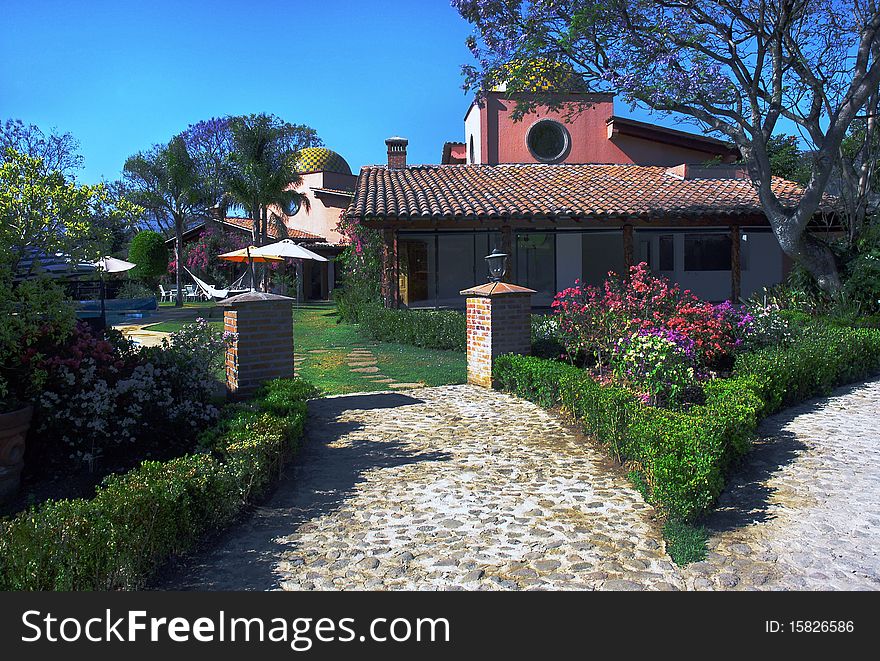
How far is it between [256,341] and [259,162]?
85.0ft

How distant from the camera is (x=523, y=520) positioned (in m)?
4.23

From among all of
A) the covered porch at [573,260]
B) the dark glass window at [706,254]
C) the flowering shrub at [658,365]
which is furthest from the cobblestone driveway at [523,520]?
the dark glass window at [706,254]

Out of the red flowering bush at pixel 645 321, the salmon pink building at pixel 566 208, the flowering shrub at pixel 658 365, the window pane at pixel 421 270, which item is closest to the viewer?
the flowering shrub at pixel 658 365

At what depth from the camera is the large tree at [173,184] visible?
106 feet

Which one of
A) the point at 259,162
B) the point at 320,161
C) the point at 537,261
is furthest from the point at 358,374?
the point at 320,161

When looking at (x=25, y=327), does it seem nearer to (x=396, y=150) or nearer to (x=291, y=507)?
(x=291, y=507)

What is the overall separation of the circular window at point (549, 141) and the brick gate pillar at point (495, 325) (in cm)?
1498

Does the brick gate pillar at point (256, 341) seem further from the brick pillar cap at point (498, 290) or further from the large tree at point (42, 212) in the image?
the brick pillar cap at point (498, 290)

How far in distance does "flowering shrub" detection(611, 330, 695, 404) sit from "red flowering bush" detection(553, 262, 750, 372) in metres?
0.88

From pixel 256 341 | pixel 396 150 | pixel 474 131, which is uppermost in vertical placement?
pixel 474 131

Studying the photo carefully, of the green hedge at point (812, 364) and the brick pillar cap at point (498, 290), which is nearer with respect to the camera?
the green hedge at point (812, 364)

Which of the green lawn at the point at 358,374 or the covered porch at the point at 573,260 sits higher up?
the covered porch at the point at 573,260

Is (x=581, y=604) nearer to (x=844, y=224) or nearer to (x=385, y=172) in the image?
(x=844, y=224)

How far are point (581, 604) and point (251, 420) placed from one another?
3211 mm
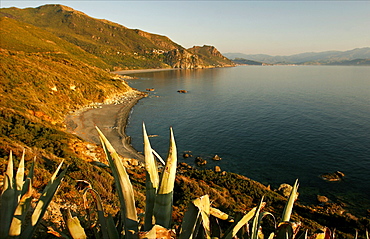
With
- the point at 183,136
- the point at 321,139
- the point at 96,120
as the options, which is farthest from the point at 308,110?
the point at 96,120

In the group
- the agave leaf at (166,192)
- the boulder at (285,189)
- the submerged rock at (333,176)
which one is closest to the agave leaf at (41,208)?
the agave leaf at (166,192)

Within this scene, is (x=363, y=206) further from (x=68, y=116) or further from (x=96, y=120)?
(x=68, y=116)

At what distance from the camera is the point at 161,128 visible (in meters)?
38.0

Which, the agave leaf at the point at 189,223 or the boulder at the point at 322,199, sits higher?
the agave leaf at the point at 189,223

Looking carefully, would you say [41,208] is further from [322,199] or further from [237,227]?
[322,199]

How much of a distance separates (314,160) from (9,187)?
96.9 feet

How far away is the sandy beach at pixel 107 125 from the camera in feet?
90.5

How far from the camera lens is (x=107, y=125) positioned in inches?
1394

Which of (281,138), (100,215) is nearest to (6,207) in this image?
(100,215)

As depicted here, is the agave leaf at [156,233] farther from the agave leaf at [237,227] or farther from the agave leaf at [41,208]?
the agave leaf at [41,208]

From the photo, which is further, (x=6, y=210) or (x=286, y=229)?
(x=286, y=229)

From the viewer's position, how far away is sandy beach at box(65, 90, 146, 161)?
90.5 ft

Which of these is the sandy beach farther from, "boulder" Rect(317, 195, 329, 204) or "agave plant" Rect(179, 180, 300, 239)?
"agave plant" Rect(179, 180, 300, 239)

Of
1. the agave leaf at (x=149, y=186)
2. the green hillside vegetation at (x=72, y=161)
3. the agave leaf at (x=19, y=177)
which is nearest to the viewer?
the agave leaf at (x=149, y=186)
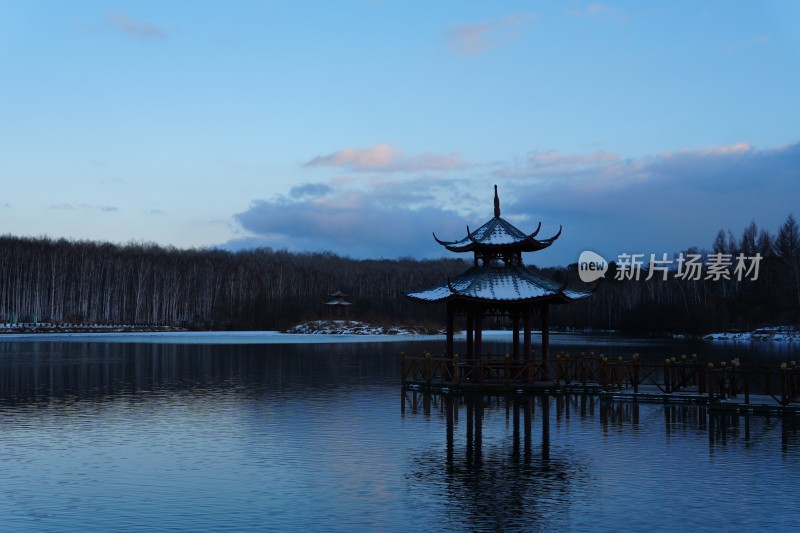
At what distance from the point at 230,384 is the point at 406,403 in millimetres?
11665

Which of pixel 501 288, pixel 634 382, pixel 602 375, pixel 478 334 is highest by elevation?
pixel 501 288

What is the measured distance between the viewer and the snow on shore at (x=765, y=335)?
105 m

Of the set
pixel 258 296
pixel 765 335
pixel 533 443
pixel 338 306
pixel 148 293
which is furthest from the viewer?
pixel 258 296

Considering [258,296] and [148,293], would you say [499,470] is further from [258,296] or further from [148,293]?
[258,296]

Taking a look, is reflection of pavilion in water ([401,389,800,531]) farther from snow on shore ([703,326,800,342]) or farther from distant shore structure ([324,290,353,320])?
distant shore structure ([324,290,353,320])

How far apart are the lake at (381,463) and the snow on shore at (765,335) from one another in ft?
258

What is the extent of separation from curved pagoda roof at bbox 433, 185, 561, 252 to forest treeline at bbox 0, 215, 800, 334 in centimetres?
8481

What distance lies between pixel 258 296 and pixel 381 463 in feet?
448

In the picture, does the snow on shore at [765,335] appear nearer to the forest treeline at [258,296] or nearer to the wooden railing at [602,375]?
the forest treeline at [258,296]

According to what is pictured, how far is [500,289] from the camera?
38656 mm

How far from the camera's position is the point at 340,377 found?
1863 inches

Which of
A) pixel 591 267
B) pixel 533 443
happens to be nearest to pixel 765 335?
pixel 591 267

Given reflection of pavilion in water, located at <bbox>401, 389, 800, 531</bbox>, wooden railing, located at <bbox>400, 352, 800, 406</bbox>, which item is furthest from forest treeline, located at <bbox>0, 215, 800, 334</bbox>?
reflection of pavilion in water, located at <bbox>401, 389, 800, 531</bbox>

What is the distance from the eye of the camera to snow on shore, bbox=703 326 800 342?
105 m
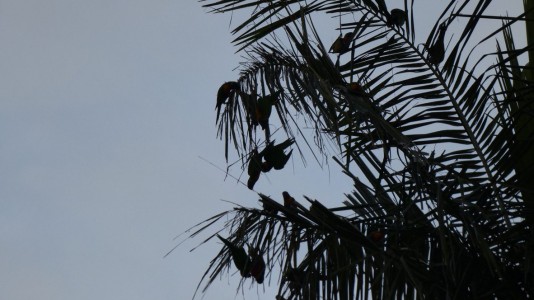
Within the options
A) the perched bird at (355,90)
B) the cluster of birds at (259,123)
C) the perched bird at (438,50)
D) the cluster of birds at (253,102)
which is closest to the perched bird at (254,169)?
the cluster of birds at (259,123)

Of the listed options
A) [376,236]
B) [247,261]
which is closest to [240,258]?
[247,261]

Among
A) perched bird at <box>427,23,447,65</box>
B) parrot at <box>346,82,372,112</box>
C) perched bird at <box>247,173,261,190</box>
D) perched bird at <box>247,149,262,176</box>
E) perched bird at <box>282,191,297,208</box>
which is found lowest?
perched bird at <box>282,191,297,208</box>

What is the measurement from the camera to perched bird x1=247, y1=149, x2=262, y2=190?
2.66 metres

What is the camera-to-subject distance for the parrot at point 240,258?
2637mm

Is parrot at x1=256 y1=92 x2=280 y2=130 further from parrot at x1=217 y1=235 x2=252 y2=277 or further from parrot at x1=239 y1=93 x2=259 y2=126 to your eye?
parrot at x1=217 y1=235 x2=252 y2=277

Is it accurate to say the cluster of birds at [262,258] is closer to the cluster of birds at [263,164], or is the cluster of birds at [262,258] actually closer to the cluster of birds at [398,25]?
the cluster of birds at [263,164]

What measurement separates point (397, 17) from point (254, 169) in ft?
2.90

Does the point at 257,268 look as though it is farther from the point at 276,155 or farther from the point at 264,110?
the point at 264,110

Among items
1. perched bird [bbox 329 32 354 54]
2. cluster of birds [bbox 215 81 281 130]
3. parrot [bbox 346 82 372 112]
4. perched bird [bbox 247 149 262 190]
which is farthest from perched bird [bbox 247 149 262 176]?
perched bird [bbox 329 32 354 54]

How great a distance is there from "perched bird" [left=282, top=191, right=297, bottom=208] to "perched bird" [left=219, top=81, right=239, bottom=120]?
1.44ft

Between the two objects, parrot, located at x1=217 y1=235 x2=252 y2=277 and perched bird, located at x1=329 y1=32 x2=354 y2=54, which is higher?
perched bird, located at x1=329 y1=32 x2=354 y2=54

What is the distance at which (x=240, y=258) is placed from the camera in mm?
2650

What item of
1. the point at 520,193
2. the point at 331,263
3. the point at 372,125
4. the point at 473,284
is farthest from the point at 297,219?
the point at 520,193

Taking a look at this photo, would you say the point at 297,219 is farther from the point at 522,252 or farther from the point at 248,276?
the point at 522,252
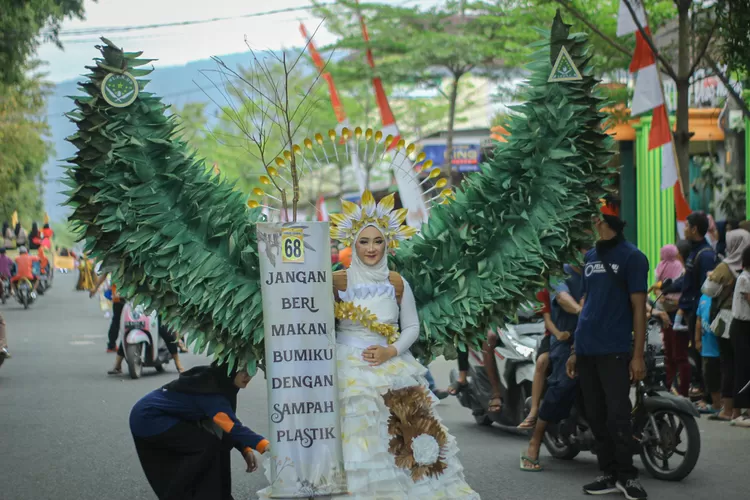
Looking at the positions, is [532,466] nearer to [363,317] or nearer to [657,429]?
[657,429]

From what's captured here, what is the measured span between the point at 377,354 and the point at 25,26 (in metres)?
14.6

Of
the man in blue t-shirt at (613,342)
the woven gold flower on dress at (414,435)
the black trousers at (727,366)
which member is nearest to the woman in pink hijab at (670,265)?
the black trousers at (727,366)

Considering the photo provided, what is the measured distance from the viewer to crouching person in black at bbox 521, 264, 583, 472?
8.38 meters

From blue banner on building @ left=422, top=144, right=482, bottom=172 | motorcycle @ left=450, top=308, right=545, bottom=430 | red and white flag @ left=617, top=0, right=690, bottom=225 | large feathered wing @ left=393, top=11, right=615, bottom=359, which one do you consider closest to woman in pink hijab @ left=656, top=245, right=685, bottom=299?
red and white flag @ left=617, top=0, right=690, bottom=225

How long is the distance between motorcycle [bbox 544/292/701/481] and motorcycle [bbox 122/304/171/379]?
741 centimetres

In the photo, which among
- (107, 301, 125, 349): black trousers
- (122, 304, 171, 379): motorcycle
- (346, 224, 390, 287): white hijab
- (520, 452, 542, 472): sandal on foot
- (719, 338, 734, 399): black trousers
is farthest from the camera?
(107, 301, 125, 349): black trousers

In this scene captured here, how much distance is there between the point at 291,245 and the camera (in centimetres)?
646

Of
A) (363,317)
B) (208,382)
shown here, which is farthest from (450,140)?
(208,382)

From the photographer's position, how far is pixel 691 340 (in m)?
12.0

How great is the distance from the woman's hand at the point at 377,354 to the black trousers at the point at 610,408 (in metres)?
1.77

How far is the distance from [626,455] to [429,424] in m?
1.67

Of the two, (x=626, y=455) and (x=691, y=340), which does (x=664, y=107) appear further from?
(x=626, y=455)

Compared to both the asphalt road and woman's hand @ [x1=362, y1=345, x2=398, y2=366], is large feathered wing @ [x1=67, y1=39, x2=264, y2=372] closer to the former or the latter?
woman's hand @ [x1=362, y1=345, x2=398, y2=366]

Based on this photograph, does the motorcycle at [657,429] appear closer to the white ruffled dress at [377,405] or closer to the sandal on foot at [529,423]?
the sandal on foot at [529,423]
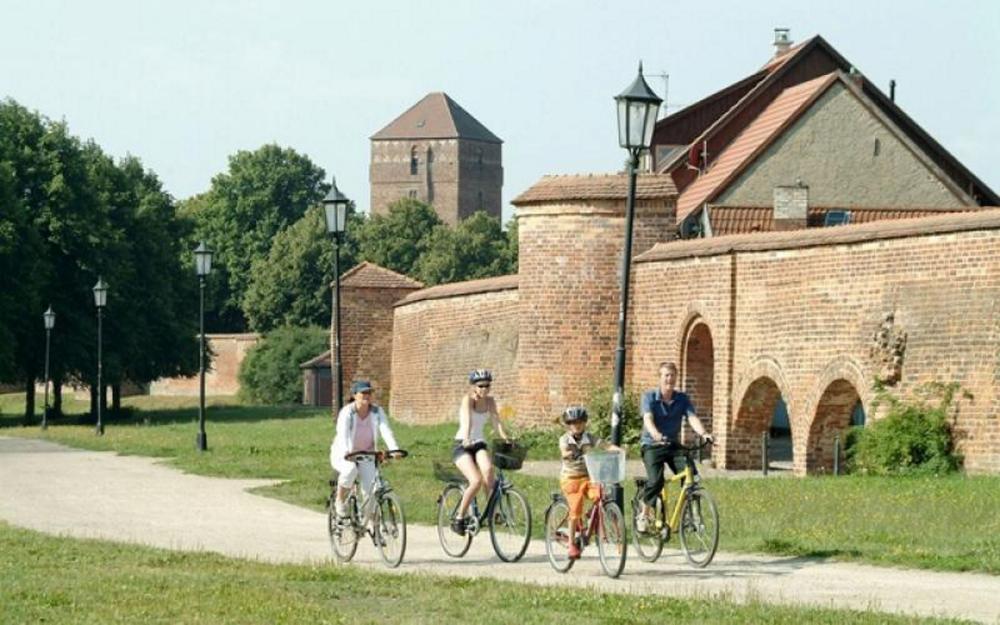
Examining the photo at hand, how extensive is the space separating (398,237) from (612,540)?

**Task objective**. Copy the data above word for word, starting with the line that contains "At what distance from the point" and going on through the line that contains "1863 inches", both lines included.

**Answer in full**.
At what distance from the point at 230,384 is the point at 406,403 in millimetres?
11665

Which of pixel 501 288, pixel 634 382, pixel 602 375, pixel 478 334 is highest by elevation?
pixel 501 288

What is the measured distance between the viewer and the snow on shore at (x=765, y=335)?
105 m

Of the set
pixel 258 296
pixel 765 335
pixel 533 443
pixel 338 306
pixel 148 293
which is furthest from the viewer?
pixel 258 296

Considering [258,296] and [148,293], would you say [499,470] is further from [258,296] or further from [148,293]?
[258,296]

Taking a look, is reflection of pavilion in water ([401,389,800,531]) farther from snow on shore ([703,326,800,342]) or farther from distant shore structure ([324,290,353,320])?
distant shore structure ([324,290,353,320])

How far apart are the lake at (381,463) and the snow on shore at (765,335) from one another in ft?
258

What is the extent of separation from curved pagoda roof at bbox 433, 185, 561, 252 to forest treeline at bbox 0, 215, 800, 334 in centimetres?
8481

What distance lies between pixel 258 296 and pixel 381 463 in feet?
448

In the picture, does the snow on shore at [765,335] appear nearer to the forest treeline at [258,296] or nearer to the wooden railing at [602,375]?
the forest treeline at [258,296]

According to what is pictured, how far is [500,289] from the camera?
38656 mm

How far from the camera's position is the point at 340,377 found?
1863 inches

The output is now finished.